The whole world is PC and everyone gets to have their meddling way, telling us what we can and can’t do, so us whitebread suburban honkey hand-wringers are going to take this chance to draw a line in the sand, to the north of Asians and Islanders, and to the south of Māori (but not Māori as they actually are; but only as we feel like we are supposed to think of them, as rather like us, only brown).

(My words, not hers).

Yes, many New Zealanders object to the killing and eating of pets, particularly dogs. But liberal, multicultural society is quite capable of handling these differences internally. The SPCA is not an agency of cultural arbitration; as Ms Kippenberger has so aptly demonstrated, it is not equipped to be such an agency. Even the CEO doesn’t have the skills or inclination to come up with any better argument than assimilative monoculturalism, and can’t even get the most basic facts and logic of that feeble and reactionary argument right. Its mandate should be limited to those things it knows about – advocating against cruelty to animals while they’re alive, for example. There’s no argument here that the animal was treated cruelly, so the SPCA has no business being involved.

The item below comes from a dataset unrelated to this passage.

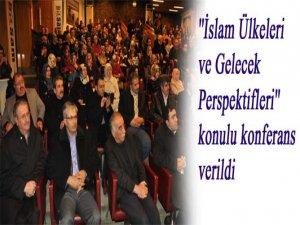 ''İslam Ülkeleri ve Gelecek Perspektifleri'' konulu konferans verildi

Animal rights and welfare activists should be likewise angered by this. Ms Kippenberger, who ought to be a champion of your cause, has demonstrated that it is led by fools whose attitude to cultural difference is ‘go back to the Islands’.

L

Dogs are food too

What are the SPCA doing raiding a guy’s cook-out because dog is on the menu? This was not an issue of cruelty; the dog was apparently killed in a ‘humane’ way,* and there’s no law against such killing; it’s really just the imposition of cultural norms about what sorts of animals are food and which aren’t.

I’ve eaten dog in three countries, as well as some other unusual and nasty things. I wouldn’t make a habit of it, but I know people who would. For a year I lived about half a kilometre from a dog farm; a place where dogs were kept before being slaughtered. It was pretty foul, especially when the wind changed, but the difference from any other industrial slaughterhouse was really only one of degree. Meat, as they say, is murder. People are permitted to kill pigs, chickens, cattle, rabbits, ducks, fish, goats, deer and fuzzy little lambs; dogs should be no different, and the SPCA has no business in arbitrating what ought to be a private matter, unless it’s their policy to come knocking any time anyone kills anything. But they have no right to do so. Imagine the drama if they started throwing their weight around at a Pākehā deerstalker’s cook-out, rather than that of a Tongan cultural outsider.

L

* There’s a fair argument as to whether this is a meaningful term, which I’ll elide for the purposes of this post.